═══ Data provided

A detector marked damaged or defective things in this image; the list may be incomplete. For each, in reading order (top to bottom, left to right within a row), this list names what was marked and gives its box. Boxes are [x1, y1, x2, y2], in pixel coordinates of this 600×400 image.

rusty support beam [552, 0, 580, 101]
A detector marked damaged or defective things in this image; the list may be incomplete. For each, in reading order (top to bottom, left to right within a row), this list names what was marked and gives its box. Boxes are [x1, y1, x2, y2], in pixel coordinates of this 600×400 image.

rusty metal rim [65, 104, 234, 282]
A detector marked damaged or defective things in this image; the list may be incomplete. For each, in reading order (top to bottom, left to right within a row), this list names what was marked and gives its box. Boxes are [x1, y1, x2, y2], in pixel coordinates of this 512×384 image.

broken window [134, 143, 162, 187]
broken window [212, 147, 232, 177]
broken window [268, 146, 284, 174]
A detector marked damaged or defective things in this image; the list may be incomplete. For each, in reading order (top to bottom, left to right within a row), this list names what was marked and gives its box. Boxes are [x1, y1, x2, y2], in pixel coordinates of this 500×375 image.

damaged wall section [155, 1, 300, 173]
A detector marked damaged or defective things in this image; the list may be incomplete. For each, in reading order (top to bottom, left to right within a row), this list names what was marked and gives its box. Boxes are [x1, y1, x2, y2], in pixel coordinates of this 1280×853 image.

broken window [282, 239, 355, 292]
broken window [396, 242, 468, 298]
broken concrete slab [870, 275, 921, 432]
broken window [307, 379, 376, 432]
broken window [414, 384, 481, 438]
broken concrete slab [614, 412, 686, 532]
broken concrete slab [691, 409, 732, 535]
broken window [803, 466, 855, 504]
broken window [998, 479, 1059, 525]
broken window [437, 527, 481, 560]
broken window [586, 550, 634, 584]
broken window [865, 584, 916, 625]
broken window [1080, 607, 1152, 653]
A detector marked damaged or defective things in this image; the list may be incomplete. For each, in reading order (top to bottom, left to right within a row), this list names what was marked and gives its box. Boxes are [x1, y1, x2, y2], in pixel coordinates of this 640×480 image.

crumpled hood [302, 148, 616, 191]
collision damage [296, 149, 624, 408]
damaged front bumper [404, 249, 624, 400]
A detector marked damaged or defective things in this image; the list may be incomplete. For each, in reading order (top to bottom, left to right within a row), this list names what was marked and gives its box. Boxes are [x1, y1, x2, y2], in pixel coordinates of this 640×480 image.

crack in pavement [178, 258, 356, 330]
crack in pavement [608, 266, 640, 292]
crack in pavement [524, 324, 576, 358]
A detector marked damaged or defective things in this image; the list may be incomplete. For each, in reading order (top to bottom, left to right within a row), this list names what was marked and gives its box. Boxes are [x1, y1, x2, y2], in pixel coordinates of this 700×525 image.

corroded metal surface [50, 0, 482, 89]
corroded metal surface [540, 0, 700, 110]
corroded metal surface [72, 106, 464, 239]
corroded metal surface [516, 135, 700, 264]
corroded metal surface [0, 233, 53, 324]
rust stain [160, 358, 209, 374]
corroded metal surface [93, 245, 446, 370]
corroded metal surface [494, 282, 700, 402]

══════

→ What is expected
Could you swap "detector" for "scanner" throughout the records above and return the lines with nothing else changed?

→ Task result
A scanner marked damaged or defective things in this image; the list may be incomplete. For each, in reading order (top to bottom, left to right within a row), this list names what was marked and gives its box. Boxes are [x1, y1, x2, y2], in pixel coordinates of this 600×400 image.

rusty support beam [552, 0, 580, 101]
A scanner marked damaged or defective things in this image; the list may be incomplete. For each, in reading order (top to bottom, left to right within a row), this list names what was marked and gives its box. Boxes are [x1, y1, x2, y2], in pixel coordinates of this 600×400 image.

rusty metal rim [65, 104, 234, 282]
A scanner marked damaged or defective things in this image; the list may be incomplete. For each, in reading order (top to bottom, left to right within a row), this list names what was marked and gives its box. Boxes are [x1, y1, x2, y2], in pixel coordinates of this 512×384 image.

broken window [134, 143, 162, 187]
broken window [212, 147, 232, 177]
broken window [268, 146, 284, 174]
A scanner marked damaged or defective things in this image; the list may be incomplete. For each, in reading order (top to bottom, left to right within a row), this list names what was marked and gives its box. Boxes are [x1, y1, x2, y2], in pixel coordinates of this 500×375 image.

damaged wall section [155, 1, 300, 173]
A scanner marked damaged or defective things in this image; the list may be incomplete. For each, in reading order (top to bottom, left to right within a row), this list names what was marked and gives its box. Boxes are [x1, y1, x2, y2], in pixel coordinates of this 1280×853 image.

broken window [282, 239, 355, 292]
broken window [396, 242, 468, 298]
broken concrete slab [870, 275, 921, 432]
broken window [307, 379, 376, 432]
broken window [414, 384, 481, 438]
broken concrete slab [614, 412, 686, 532]
broken concrete slab [691, 409, 732, 535]
broken window [803, 466, 855, 504]
broken window [998, 479, 1059, 525]
broken window [437, 527, 481, 560]
broken window [586, 550, 634, 584]
broken window [865, 584, 916, 625]
broken window [1080, 607, 1152, 653]
A scanner marked damaged or defective things in this image; the list may be incomplete. For each, in reading order (top to bottom, left to right within a row), this list names what was marked and gives its box. Boxes are [x1, y1, x2, y2], in pixel coordinates of this 640×480 image.

crumpled hood [302, 148, 616, 191]
collision damage [296, 149, 624, 408]
damaged front bumper [404, 249, 624, 400]
A scanner marked damaged or defective things in this image; the list may be incomplete. For each, in reading order (top to bottom, left to right within a row), this list names what was marked and gives its box. Boxes are [x1, y1, x2, y2], in pixel coordinates of this 640×480 image.

crack in pavement [178, 258, 356, 330]
crack in pavement [608, 266, 640, 292]
crack in pavement [524, 324, 576, 358]
A scanner marked damaged or defective things in this image; the list may be incomplete. For each, in reading order (top to bottom, left to right within a row), this list names what was marked and gives its box. Boxes are [x1, y1, x2, y2], in pixel coordinates of this 700×525 image.

corroded metal surface [50, 0, 482, 89]
corroded metal surface [540, 0, 700, 110]
corroded metal surface [72, 106, 464, 239]
corroded metal surface [516, 135, 700, 264]
corroded metal surface [0, 233, 53, 324]
rust stain [160, 358, 209, 374]
corroded metal surface [93, 245, 446, 370]
corroded metal surface [494, 282, 700, 402]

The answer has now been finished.